Mais c'est l'oratoire des Montets, dont l'architecture nous avait déjà paru la plus intéressante, qui constitue sans doute le lieu de dévotion le plus important et le plus vivant parmi ceux de Vallorcine. En effet, il est le but d'un pélerinage commun à Vallorcine et à Argentière, le dimanche le plus proche du 15 septembre, jour de la fête de Notre-Dame des sept douleurs.
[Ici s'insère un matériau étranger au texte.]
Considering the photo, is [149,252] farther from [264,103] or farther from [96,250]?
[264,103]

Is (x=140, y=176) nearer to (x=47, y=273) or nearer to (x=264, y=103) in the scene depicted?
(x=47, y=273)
Une messe est dite sur l'esplanade par beau temps; après quoi, l'assistance pique-nique et des prières ont lieu l'après-midi.

Rappelons également que cet oratoire était fréquenté à d'autres moments, parce que la source qui jaillit dans les parages était réputée pour avoir des vertus curatives pour les maladies des yeux.

Si l'on se promène de nos jours à Vallorcine, on s'aperçoit que beaucoup des lieux dont nous avons parlé dans cet article et dans notre édition de l'an dernier sont toujours entretenus et fréquentés. On y voit toujours des fleurs, et il n'est pas rare de rencontrer des personnes venues se recueillir en ces lieux paisibles.

On peut sans doute regretter que l'ensemble patrimonial ainsi constitué ne soit pas davantage connu, ou tout au moins qu'il ne soit plus complet. Ne serait-il pas souhaitable que l'oratoire du Plan Droit soit réinstallé, afin de rendre cet aspect attachant plus sensible aux visiteurs de notre commune comme à ses habitants permanents?

Françoise Ancey

(1) De son vrai nom Henri de Berg, théologien allemand de l'ordre des dominicains, 1295-1366.